《MUMEI》
屈服の定義
いつまでこんな攻めを受けなければならないのか。
しかし明枝は短気を起こさずにしおらしく哀願した。
「お願いです、もう許してください」
「許してほしい?」
「はい」
明枝は優しい眼差しで見つめた。男は明枝のおなかをバスタオルの上から触ると、急に立ち上がった。
「わかったよ、じゃあな」
「え?」
男が玄関へ向かって歩いていく。明枝は慌てて呼び止めた。
「ちょっと待ってもらえますか?」
男はとぼけた顔で振り向いた。
「何?」
「あたし、一人暮らしなんで、ほどいてくださらないと、困ってしまいますので…」
男はまた明枝の近くまで来た。
「そっか」
あっさり両足首をほどいた。助かったと思ったら、男はさっさと背を向けて去っていく。
「待ってください」
「まだ何かあんの?」
明枝は怒りを抑え、低姿勢で言った。
「手もほどいてもらえますか?」
「足ほどいてあげたんだから、手くらい自分でどうにかしなよ」
「そこまで辱めて楽しいですか?」
「そういう生意気言うと屈服させるよ」
「わかった、やめて」
即答する明枝。男は勝ち誇った。
「かわいい。女の子が手足縛られて無抵抗のときに、屈服させるって言われたら怖いよね」
明枝は小声で反論した。
「無抵抗だから、そりゃあ変なことされたら屈服しちゃうかもしれないけど、心は屈服しません」
男は乗ってきた。興味津々の笑顔だ。
「明枝、たとえばさあ、イカされたら屈服?」
「違います」即答した。
「じゃあ、どういうのが屈服?」
「無傷で解放してくれたら、あたしはあなたを尊敬しますから、心から屈服したことになります」
男は満面笑顔だ。
「うまいねえ。
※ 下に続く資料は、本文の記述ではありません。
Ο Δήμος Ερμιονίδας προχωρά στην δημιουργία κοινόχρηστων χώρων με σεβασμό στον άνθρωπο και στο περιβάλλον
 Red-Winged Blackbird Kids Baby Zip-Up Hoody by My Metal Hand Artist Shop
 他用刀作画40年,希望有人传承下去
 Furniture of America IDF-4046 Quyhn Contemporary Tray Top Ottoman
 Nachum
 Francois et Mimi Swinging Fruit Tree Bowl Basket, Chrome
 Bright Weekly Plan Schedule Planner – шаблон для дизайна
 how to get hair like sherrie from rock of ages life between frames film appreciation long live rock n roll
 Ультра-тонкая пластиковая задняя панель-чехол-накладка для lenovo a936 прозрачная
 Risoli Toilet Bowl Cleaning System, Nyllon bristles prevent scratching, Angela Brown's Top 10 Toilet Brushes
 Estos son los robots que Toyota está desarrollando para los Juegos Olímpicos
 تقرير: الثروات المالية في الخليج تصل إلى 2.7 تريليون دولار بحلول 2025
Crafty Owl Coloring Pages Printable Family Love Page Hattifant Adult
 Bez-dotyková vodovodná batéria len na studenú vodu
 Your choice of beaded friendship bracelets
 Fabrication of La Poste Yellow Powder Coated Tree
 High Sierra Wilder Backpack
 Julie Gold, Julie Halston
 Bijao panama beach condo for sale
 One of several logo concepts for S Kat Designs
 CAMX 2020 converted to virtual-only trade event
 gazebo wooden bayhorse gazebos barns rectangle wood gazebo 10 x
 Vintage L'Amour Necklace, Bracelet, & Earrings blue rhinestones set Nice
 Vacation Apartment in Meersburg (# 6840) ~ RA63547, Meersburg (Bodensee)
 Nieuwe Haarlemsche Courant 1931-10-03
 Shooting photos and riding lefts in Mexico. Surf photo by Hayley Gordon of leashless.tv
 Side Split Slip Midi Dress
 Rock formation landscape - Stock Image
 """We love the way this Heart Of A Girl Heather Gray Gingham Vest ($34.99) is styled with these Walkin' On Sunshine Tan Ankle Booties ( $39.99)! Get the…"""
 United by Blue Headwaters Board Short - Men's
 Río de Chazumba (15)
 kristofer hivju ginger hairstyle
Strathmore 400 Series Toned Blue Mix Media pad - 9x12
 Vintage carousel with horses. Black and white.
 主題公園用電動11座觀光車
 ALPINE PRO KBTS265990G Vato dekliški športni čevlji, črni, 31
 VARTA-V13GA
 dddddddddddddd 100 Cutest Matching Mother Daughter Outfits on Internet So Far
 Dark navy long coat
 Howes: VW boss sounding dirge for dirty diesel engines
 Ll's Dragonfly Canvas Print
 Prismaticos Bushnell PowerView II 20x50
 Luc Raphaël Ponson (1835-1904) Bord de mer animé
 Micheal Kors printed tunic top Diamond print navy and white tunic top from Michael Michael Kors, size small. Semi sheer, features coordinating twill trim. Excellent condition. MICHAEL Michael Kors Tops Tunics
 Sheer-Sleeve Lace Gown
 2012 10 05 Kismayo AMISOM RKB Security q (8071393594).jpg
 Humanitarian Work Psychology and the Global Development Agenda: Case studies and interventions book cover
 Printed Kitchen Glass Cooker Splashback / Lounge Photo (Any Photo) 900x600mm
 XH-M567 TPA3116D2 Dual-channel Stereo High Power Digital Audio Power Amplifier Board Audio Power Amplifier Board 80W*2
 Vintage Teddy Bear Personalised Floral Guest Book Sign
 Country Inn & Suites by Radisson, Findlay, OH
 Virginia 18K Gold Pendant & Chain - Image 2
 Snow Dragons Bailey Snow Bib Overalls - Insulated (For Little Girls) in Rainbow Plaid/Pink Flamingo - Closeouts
でもその手には乗らないよ」
明枝は警戒した。バスタオルを取られないように身構えた。
「もうすぐお兄さんが来ます。ほどいてください」
「そいつはまずいな」
兄貴の話をすると、男の表情が曇った。
「明枝、片手ほどけばいい?」
「はい」
男は片手をほどくと、手首を掴んだ。
「警察に言ったら罰ゲームだよ」
「絶対言いません、信じてください」
「言ったら廊下だよ」
「ダメです、そんなことしちゃ!」
明枝が怒ると、男は立ち上がった。
「さらばだ」
走り去っていく。明枝は急いで手首を自力でほどくと、玄関に走り、ドアの鍵を締め、ドアチェーンをかけた。
「助かった…」
明枝は玄関で崩れ落ちるように尻餅をついた。何も考えられなかった。